Post by account_disabled on Mar 11, 2024 13:32:24 GMT 8
Also on the bright side some of the improvements we made while trying to find the problem have increased the speed of our crawlers and we are now hitting just over a billion pages a day. We had a bug. There was a small bug in our scheduling code this is different from the code that creates the index so our metrics were still good.
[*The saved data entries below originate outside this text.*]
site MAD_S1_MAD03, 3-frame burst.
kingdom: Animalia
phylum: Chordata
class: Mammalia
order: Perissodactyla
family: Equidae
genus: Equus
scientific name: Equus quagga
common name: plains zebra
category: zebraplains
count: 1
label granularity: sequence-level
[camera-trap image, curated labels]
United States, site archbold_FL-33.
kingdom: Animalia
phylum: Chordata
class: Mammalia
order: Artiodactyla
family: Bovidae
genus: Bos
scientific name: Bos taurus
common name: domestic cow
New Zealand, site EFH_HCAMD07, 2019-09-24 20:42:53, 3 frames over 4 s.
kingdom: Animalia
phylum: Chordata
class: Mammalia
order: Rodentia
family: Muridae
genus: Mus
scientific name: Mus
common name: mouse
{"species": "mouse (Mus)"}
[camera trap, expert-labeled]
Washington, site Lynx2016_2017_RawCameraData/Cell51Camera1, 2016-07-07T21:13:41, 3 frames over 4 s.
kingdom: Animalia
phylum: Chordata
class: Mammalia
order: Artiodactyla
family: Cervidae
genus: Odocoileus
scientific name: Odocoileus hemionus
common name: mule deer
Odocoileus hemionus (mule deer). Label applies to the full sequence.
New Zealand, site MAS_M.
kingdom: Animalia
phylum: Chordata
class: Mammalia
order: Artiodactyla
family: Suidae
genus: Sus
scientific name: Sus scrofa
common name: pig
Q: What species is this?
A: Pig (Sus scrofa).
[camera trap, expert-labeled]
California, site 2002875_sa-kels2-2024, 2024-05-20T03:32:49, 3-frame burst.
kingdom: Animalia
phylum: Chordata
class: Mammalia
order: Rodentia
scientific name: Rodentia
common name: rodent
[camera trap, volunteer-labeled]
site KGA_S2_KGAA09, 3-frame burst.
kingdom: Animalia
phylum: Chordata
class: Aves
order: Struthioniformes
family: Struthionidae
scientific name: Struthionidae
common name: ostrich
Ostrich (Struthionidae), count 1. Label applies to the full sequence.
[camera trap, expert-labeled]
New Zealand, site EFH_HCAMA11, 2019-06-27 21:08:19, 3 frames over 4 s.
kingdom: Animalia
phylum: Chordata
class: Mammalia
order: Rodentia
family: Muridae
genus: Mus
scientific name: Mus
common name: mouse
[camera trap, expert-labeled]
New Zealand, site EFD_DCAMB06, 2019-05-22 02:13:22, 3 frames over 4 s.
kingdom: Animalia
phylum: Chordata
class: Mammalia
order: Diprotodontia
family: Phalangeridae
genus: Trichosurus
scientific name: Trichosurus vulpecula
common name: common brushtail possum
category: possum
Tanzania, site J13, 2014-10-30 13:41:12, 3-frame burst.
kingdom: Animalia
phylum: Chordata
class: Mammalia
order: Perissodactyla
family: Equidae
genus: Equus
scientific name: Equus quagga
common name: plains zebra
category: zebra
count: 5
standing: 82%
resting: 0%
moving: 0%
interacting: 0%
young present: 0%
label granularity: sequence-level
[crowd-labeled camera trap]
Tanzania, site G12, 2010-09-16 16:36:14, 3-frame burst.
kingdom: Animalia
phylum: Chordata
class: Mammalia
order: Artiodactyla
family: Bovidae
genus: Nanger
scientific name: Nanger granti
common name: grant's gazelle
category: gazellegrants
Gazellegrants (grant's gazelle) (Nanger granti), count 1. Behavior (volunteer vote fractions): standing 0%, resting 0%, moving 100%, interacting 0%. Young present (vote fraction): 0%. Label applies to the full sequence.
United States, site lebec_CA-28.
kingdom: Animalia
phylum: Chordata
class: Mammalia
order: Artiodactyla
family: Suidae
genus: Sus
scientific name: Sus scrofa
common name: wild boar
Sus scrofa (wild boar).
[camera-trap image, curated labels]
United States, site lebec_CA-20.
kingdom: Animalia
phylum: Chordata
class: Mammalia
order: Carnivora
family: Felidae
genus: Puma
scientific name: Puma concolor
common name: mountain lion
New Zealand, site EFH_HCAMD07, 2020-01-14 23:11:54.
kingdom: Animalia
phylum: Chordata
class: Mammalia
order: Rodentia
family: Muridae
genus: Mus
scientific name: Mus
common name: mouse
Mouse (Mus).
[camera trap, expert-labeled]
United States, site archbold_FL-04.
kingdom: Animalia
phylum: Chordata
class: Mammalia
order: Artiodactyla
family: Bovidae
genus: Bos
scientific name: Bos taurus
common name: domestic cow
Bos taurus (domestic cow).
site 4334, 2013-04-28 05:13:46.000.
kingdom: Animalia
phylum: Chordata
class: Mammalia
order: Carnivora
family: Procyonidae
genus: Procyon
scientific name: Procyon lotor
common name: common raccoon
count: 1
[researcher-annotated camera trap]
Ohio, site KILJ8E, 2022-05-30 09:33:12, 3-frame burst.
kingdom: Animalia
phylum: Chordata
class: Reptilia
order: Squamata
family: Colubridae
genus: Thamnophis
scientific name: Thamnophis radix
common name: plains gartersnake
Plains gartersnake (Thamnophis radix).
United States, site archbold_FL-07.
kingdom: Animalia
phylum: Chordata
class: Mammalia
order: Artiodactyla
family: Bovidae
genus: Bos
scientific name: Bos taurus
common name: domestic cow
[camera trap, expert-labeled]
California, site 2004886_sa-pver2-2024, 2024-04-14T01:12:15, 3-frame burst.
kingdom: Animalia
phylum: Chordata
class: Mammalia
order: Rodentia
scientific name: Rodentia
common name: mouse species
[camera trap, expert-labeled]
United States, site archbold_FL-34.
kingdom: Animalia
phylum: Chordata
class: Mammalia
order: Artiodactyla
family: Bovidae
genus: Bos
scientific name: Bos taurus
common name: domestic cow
Previously this bug had been benign but due to several other minor issues when it rains it pours it had a snowball effect and caused some large problems. This made identifying and tracking down the original problem relatively hard.
The bug had farreaching consequences... to be crawled more frequently than they Europe Cell Phone Number List should have been. This happened because we crawled a huge number of lowquality sites for a day period well elaborate on this further down and then generated an index with them. In turn this raised all these sites Domain Authority above a certain threshold where they would have otherwise been ignored when the bug was benign. Now that they crossed this threshold from a DA of to a DA of the bug was acting on them and when crawls were scheduled these domains were treated as if they had a DA of or.
Billions of lowquality sites were flooding the schedule with pages that caused us to crawl fewer pages on highquality sites because we were using the crawl budget to crawl lots of lowquality sites. ...And index quality was affected. We noticed the drop in highquality domain pages being crawled. As a result we started using more and more data to build the index increasing the size of our crawler fleet so that we expanded daily capacity to offset the low numbers and make sure we had enough pages from highquality domains to get a quality index that accurately reflected PADA for our customers.
The bug had farreaching consequences... to be crawled more frequently than they Europe Cell Phone Number List should have been. This happened because we crawled a huge number of lowquality sites for a day period well elaborate on this further down and then generated an index with them. In turn this raised all these sites Domain Authority above a certain threshold where they would have otherwise been ignored when the bug was benign. Now that they crossed this threshold from a DA of to a DA of the bug was acting on them and when crawls were scheduled these domains were treated as if they had a DA of or.
Billions of lowquality sites were flooding the schedule with pages that caused us to crawl fewer pages on highquality sites because we were using the crawl budget to crawl lots of lowquality sites. ...And index quality was affected. We noticed the drop in highquality domain pages being crawled. As a result we started using more and more data to build the index increasing the size of our crawler fleet so that we expanded daily capacity to offset the low numbers and make sure we had enough pages from highquality domains to get a quality index that accurately reflected PADA for our customers.